Fun in POD-land

December 18th, 2014
PerlPOD

Fun in POD-land

I love to tinker with tools, utilities, tweaks, anything that can be used to make grease the production chain into stupendously slick efficiency. So it stands to reason that I’d be drawn to documentation, its format, its processors, the tools to display and search it. Heck, I’ve even been known to actually read it, now and then.

Documentation, in the Perl sphere, means POD. It’s a fairly simple markup format, but with just enough twists to make things… interesting.

As POD is as old as Perl, there is plenty of modules out there to parse it, and to generate output in pretty much all the usual formats. There are none, however, that does exactly what I want.

What do I want? I want simplicity. I want extensibility. I want trivially simple manipulations. And I think I want a peppermint tea. Don’t move, I’ll be back in 5 minutes.

Aaah, that’s better. Where was I? Oh yes, wants. To be more pragmatic, there are two use cases I’m pursuing.

The first one is the transformation of POD documents into any other format. I did a first foray into that when I played with PDF documents and Pod::Manual. That project is still on the backburner, and these days I’m also eyeing exporting Perl distribution documentation as Dash/Zeal docsets.

The second one is POD extension/manipulation in the context of distribution building. “But there are Pod::Elemental and Pod::Weaver for that!”, I hear you say. And you are right. But I have a confession to make:

Pod::Elemental and Pod::Weaver scare the everlasting bejeesus outta me.

Although fear can keeps me away only for so long. Underneath the initial gasp, I think that what disatisfy me is that each POD solution that I found on CPAN that gives me DOM manipulating powers is a special snowflake of a parser. Meaning that I have to learn about its DOM structure, its node descending rules, all that jazz. Meh. It’s all hard work. Why couldn’t it be simpler? Like, couldn’t it be just like a jQuery-enabled page, where getting a section could be as simple as $('head1.synopsis') and moving it elsewhere be one $some_section.insert_after($some_other_section)?

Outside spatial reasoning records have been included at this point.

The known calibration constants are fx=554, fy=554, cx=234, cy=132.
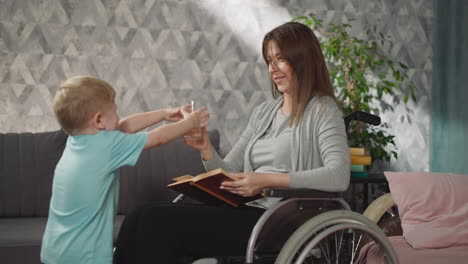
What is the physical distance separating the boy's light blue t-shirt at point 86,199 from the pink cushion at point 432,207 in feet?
3.38

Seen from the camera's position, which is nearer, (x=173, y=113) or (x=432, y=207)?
(x=173, y=113)

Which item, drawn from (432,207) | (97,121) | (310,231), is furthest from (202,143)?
(432,207)

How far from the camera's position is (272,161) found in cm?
186

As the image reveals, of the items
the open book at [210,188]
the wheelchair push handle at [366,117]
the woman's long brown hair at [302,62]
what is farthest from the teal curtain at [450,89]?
the open book at [210,188]

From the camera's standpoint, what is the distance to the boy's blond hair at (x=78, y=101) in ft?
4.86

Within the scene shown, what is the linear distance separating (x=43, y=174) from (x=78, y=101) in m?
1.26

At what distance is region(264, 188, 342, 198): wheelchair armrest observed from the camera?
1458 mm

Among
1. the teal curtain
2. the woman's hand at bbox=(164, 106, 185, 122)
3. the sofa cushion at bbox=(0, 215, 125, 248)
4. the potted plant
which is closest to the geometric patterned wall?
the potted plant

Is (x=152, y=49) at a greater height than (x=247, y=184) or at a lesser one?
greater

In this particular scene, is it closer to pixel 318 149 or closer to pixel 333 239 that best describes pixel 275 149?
pixel 318 149

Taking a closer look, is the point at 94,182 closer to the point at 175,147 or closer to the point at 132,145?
the point at 132,145

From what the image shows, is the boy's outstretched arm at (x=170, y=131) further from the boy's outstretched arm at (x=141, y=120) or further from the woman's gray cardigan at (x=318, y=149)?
the woman's gray cardigan at (x=318, y=149)

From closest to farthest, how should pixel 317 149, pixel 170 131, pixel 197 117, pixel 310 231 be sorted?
1. pixel 310 231
2. pixel 170 131
3. pixel 197 117
4. pixel 317 149

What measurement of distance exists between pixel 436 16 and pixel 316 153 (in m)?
2.21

If you found yourself nodding at that last paragraph, keep reading. If, on the other hand, you felt the cold finger of dread run down your spine, you might want to go and get your comfort blanket before soldiering on…

It’s all too complicated. Let’s use XML!

To be honest, that’s not something I was expecting to say of my own volition. But, really, this is the type of stuff XML was born to do. Considering how well-understood XML/HTML is, it kinda makes sense to use it as the core format. And with that type of document, we don’t have to invent a way to move around in the DOM tree — there are already XPath and CSS selectors that are there for that. And lookee, lookee, there’s Web::Query that would give us access to CSS and XPath selectors (for XPath selectors, just wait a few days for its next release to be out), and nifty jQuery-like DOM-manipulating methods.

In a nutshell, that’s what I wanted to try: create a prototype of a pipeline that would slurp in some POD, allow to easily muck with it, and spit it out as whatever is desired.

The prototype, Pod::Knit, exists. It’s still extremely alpha, but it’s already at a point where an owner tour might be in order. Here, follow me…

POD comes in…

First thing on the agenda: read some POD and convert it to some XML document. Now, writing this part myself, considering how many POD parsers are out there, would be silly. Well, sillier than the rest of my plan, that is. So I went shopping on CPAN.

At first, I found Pod::POM. Its HTML output takes some liberties with the formatting attributes, so I wrote a quick generic XML view module.

… And only then realized the parser isn’t easily extended to accept new POD elements. Dammit.

So I switched to Pod::Simple and Pod::Simple::DumpAsXML, making the POD-to-XML journey look like:

use Pod::Simple::DumpAsXML;

my $parser = Pod::Simple::DumpAsXML->new;

$parser->output_string( my $xml );

$parser->parse_string_document( $source_code );

print $xml;

So far, so good.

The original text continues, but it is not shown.